You may or may not have noticed that I have not written a lot about my personal play in the past six months or so. Unless there was a great story to go along with a game, I didn't see much reason to explain my reasoning behind calling with my aces even though I figured Shep held a better hand. Unless there was some great help I thought I could offer with explaining why I took two or three big shots this year, I just kept it to myself or private conversations.
So, how did I do this year? Well, my record keeping has not been as good as one might imagine (something I plan to rectify in 2006), but I know I set a bankroll goal for myself back in June. It was seemingly unattainable at the time, but things changed around mid-summer and I never looked back. I hit the goal and then bested it by another 50%. No one is more amazed than me.

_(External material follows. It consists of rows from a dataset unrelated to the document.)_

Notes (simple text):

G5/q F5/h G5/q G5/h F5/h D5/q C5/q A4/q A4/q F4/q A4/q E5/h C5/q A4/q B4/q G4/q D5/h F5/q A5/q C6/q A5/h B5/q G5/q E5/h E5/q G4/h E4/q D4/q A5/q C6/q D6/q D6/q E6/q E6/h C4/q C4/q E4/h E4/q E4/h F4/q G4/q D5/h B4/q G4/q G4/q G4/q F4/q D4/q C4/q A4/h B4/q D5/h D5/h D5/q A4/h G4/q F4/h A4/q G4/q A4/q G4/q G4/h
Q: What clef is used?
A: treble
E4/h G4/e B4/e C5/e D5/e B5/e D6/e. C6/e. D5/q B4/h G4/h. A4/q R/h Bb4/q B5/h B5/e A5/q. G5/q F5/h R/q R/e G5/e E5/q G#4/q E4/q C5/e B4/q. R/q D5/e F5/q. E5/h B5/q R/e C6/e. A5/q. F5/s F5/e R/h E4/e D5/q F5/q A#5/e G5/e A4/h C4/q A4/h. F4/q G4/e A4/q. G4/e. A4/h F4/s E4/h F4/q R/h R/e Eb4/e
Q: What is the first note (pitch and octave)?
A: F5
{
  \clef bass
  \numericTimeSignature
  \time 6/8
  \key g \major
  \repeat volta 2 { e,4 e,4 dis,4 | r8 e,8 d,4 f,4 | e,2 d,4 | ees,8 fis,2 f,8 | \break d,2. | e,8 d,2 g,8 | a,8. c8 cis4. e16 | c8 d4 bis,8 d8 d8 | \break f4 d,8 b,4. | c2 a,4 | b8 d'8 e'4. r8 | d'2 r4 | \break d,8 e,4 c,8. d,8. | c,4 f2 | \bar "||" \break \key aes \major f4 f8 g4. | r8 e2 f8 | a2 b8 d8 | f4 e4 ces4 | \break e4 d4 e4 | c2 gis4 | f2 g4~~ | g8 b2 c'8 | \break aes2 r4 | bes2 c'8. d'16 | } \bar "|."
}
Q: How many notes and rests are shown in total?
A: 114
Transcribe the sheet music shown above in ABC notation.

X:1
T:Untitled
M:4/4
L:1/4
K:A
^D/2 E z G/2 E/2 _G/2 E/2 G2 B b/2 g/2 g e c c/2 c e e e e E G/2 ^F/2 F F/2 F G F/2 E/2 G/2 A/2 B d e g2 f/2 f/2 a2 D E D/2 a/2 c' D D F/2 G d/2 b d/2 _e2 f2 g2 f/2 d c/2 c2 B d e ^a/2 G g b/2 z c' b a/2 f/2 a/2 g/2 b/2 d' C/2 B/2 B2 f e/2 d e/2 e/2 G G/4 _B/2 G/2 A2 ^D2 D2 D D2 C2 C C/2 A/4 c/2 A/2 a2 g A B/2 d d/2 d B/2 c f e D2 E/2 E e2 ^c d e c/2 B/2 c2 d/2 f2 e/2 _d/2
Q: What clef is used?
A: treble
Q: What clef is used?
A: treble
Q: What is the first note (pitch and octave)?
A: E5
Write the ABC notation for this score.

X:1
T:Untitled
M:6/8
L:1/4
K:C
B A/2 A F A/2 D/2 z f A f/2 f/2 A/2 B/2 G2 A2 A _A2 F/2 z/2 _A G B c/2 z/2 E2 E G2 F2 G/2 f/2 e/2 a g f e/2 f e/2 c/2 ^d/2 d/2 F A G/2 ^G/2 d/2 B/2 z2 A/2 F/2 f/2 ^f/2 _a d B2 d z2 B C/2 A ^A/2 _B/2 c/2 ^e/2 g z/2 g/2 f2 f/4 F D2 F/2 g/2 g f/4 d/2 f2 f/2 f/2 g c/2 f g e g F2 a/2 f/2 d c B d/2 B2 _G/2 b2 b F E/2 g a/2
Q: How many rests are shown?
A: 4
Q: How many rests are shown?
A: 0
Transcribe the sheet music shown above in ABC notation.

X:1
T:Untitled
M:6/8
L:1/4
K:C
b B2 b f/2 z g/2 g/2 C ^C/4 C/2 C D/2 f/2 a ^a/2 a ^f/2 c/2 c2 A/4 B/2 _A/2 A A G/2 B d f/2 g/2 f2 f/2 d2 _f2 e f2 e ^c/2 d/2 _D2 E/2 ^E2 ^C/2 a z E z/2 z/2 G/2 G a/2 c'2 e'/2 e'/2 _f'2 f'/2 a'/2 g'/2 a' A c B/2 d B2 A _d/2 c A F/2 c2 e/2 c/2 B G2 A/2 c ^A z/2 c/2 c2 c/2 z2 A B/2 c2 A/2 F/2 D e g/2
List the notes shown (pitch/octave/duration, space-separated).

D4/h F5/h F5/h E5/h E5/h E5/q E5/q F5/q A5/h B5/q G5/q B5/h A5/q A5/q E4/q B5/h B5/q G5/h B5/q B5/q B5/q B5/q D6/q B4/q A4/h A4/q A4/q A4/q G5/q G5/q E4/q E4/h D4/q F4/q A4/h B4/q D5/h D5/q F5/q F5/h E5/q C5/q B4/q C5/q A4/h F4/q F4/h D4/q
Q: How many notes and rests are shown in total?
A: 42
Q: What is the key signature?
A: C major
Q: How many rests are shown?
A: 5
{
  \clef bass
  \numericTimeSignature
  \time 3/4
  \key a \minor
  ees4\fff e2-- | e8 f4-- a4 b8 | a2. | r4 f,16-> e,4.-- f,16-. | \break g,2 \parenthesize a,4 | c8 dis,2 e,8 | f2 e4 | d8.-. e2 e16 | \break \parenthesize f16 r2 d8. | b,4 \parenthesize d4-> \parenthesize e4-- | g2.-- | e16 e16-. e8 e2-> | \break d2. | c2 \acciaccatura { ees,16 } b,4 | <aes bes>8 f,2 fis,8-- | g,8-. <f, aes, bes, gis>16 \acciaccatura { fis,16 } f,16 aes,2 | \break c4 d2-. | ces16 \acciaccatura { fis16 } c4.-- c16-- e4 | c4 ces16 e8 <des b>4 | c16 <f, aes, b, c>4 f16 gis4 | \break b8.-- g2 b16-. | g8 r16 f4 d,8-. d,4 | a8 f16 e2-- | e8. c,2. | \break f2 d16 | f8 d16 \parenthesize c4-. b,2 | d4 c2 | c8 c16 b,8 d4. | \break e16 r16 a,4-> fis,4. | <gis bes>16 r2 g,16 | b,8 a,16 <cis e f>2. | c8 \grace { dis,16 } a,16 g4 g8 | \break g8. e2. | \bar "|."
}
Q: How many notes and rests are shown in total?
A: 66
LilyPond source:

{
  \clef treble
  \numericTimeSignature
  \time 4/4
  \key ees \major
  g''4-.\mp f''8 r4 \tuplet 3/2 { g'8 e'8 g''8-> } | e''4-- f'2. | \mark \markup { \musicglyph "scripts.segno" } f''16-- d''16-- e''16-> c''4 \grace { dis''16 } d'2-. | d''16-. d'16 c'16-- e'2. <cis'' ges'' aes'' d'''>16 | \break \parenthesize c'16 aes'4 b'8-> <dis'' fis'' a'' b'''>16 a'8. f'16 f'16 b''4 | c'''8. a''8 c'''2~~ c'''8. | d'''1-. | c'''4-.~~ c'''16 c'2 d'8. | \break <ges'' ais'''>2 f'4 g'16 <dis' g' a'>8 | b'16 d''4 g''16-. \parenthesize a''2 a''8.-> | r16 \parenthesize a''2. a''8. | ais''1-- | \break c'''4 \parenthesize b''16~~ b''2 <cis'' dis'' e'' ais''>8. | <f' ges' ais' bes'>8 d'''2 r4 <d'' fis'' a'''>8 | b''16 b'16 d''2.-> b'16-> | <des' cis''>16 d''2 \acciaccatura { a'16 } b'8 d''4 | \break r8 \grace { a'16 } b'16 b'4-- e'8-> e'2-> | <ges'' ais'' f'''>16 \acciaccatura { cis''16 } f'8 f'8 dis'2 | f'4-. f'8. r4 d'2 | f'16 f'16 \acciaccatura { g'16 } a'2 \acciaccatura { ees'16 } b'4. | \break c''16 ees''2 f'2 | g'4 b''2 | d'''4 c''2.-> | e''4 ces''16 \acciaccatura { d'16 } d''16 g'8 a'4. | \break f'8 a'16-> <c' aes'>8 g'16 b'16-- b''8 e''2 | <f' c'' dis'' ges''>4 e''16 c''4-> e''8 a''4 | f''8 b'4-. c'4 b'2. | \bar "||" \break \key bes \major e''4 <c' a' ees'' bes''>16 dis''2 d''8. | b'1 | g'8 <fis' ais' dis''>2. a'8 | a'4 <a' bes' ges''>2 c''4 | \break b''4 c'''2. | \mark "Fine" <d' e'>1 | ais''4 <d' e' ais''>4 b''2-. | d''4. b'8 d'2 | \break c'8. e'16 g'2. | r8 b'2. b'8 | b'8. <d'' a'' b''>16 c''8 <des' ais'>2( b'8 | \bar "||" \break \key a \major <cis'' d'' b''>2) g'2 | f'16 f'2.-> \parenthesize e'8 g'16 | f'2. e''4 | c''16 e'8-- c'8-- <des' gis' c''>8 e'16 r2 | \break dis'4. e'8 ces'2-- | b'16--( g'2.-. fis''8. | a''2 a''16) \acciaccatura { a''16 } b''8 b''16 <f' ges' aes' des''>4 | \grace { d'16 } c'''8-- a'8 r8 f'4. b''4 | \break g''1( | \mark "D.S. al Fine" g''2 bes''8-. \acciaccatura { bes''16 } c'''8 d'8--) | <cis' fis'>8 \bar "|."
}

I'm playing online regularly at levels that I would ont have comprehended even a year ago. I'm also fairly happy with my tournament game, although there is some tweaking that needs to happen for me to think I'm any good.
My biggest personal problem is my apparently inability to translate online success to good live play. That, by the way, is another New Year's poker resolution.
But, my resolutions and goals will have to wait for another post.
After all, it's New Years's Eve and I'm going to the PokerStars Caribbean Adventure in two days.
Happy New Year, all. Thanks for making it one of the best.